• Directions for this task
In the court opinion below, restate the passage between "The Clinton Wire" and "given nor waived.", inclusive, replacing "plaintiff" with "employee".

• Text segment
Horton v. Wickwire Spencer Steel Corp.

De Courcy, J.

The Clinton Wire Cloth Company, by a. written agreement dated August 28, 1917, employed the plaintiff as mechanical engineer and inventor. His salary was fixed at $2,600 for the first year, $3,000 for the second year, and $3,500 for the third year and for each year thereafter that the agreement might remain in force. On August 28, 1920, he was discharged by this defendant; and his subsequent efforts to obtain employment were unsuccessful. This action for breach of the contract was tried in the jury waived session of the Superior Court, and the judge found in favor of the plaintiff. The only questions of law raised by the defendant’s exceptions are whether the evidence warranted findings (1) that this defendant was bound by said *586written contract, and (2) that the sixty day notice, required to terminate the contract, was not given nor waived.

• Supplied information
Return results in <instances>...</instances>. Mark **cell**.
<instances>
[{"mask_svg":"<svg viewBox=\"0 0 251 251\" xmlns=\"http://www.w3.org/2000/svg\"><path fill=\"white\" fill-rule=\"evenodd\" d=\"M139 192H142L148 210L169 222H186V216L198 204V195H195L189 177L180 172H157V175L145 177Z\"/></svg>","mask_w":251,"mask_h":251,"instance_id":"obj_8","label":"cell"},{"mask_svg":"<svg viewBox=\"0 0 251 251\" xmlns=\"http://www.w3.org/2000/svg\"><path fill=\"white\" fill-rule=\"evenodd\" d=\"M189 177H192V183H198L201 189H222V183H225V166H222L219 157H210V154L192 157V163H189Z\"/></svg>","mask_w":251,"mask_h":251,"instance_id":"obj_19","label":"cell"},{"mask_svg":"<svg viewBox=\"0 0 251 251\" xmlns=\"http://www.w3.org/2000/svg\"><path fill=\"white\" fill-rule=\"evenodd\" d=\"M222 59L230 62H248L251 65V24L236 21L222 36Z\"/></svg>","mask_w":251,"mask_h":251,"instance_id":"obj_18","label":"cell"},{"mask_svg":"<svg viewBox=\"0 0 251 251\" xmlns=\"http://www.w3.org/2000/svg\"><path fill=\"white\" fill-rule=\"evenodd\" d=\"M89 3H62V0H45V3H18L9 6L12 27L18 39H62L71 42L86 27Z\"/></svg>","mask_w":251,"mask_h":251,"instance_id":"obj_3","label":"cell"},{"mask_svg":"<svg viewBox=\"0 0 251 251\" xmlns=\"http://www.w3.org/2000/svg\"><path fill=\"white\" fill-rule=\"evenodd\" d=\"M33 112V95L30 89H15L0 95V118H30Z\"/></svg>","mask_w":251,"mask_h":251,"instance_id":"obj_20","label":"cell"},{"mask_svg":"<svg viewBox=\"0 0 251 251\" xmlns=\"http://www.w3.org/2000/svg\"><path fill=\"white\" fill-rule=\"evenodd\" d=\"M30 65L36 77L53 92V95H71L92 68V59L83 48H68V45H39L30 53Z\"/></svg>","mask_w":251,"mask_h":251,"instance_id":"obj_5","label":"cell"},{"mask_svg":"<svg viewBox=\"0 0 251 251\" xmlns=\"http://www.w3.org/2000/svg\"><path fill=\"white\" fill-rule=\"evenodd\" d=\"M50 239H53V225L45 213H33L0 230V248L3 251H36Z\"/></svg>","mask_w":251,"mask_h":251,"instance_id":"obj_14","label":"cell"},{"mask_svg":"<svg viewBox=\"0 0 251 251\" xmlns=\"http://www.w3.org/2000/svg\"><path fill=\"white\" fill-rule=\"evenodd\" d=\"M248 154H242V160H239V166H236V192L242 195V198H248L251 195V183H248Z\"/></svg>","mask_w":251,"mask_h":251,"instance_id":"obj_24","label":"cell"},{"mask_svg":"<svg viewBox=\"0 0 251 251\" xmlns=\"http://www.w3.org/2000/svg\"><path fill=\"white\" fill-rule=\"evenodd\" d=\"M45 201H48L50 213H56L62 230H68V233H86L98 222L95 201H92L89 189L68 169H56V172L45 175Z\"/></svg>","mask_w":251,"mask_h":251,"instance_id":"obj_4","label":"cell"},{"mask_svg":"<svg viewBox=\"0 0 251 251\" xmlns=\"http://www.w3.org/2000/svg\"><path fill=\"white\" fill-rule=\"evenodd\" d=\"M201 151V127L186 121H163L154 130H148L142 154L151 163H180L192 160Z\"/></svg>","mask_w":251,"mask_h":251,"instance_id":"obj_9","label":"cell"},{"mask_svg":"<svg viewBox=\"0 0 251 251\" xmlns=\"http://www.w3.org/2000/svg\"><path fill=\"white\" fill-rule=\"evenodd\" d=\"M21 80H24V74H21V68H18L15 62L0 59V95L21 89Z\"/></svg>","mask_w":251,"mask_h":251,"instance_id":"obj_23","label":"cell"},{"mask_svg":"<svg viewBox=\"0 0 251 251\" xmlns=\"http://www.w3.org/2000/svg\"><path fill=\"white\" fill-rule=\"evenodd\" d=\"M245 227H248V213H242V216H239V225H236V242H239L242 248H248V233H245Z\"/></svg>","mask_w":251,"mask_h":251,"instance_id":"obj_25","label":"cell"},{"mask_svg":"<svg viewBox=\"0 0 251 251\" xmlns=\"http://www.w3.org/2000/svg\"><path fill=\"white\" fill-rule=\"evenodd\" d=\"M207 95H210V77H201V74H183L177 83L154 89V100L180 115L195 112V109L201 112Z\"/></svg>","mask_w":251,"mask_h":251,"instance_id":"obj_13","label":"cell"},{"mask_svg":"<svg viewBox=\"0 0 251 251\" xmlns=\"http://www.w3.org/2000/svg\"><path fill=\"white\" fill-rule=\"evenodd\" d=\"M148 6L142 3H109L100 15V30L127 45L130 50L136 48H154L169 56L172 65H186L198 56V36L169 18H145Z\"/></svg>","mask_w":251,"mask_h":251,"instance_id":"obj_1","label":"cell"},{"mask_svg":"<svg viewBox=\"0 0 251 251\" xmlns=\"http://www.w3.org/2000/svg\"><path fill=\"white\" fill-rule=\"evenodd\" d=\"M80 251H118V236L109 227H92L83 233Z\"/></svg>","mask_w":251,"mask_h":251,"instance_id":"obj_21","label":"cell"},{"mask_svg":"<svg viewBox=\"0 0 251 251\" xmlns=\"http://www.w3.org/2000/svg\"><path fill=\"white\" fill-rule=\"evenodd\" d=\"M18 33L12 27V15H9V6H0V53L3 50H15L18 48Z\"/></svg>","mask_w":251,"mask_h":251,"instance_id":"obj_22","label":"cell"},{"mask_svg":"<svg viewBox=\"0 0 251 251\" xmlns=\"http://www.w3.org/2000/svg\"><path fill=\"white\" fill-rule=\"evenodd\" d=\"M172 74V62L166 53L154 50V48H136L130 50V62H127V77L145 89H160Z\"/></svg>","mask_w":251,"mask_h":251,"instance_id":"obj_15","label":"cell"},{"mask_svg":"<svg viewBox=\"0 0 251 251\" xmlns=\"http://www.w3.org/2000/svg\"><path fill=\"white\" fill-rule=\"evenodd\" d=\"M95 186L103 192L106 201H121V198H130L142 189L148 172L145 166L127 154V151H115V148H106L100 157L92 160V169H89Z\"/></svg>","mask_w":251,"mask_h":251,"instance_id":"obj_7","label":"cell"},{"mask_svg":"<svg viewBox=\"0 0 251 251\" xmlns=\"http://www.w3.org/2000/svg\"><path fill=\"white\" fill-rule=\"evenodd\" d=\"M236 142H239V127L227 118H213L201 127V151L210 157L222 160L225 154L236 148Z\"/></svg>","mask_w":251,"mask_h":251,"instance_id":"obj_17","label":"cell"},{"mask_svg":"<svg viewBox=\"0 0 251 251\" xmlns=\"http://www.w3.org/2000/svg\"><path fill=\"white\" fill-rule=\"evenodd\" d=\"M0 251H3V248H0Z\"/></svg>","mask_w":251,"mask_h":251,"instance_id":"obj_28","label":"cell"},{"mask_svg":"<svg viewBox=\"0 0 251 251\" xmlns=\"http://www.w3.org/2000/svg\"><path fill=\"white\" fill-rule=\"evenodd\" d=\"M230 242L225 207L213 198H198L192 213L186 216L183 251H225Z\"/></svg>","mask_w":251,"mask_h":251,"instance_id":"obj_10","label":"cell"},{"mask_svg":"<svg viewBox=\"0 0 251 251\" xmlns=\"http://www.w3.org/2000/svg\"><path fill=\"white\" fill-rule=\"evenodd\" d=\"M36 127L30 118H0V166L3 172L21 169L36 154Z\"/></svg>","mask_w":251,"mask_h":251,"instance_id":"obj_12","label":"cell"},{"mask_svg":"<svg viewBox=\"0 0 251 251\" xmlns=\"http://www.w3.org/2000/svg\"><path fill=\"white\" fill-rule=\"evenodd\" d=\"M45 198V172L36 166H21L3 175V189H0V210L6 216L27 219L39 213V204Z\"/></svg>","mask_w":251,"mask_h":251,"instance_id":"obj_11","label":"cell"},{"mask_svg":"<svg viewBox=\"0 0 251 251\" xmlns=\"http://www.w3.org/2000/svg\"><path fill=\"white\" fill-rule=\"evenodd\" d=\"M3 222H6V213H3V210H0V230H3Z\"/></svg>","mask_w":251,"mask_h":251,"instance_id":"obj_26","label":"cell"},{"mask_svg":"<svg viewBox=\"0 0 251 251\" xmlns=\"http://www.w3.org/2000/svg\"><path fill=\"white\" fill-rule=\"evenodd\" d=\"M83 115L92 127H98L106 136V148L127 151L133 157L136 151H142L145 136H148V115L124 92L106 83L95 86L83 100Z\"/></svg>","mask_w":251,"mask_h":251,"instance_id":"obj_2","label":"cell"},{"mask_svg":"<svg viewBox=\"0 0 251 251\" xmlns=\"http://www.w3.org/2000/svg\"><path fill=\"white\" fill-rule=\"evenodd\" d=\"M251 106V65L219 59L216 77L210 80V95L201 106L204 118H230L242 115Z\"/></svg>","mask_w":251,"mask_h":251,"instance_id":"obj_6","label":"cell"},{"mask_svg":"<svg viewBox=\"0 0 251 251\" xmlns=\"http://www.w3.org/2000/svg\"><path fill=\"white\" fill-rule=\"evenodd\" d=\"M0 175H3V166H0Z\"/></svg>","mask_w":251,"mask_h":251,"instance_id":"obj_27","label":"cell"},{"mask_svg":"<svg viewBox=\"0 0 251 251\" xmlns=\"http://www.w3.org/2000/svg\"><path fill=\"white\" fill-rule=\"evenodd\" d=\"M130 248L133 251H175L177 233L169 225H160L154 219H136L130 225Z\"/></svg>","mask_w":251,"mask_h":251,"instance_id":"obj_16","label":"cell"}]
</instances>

• Solved problem
The Clinton Wire Cloth Company, by a. written agreement dated August 28, 1917, employed the employee as mechanical engineer and inventor. His salary was fixed at $2,600 for the first year, $3,000 for the second year, and $3,500 for the third year and for each year thereafter that the agreement might remain in force. On August 28, 1920, he was discharged by this defendant; and his subsequent efforts to obtain employment were unsuccessful. This action for breach of the contract was tried in the jury waived session of the Superior Court, and the judge found in favor of the employee. The only questions of law raised by the defendant’s exceptions are whether the evidence warranted findings (1) that this defendant was bound by said *586written contract, and (2) that the sixty day notice, required to terminate the contract, was not given nor waived.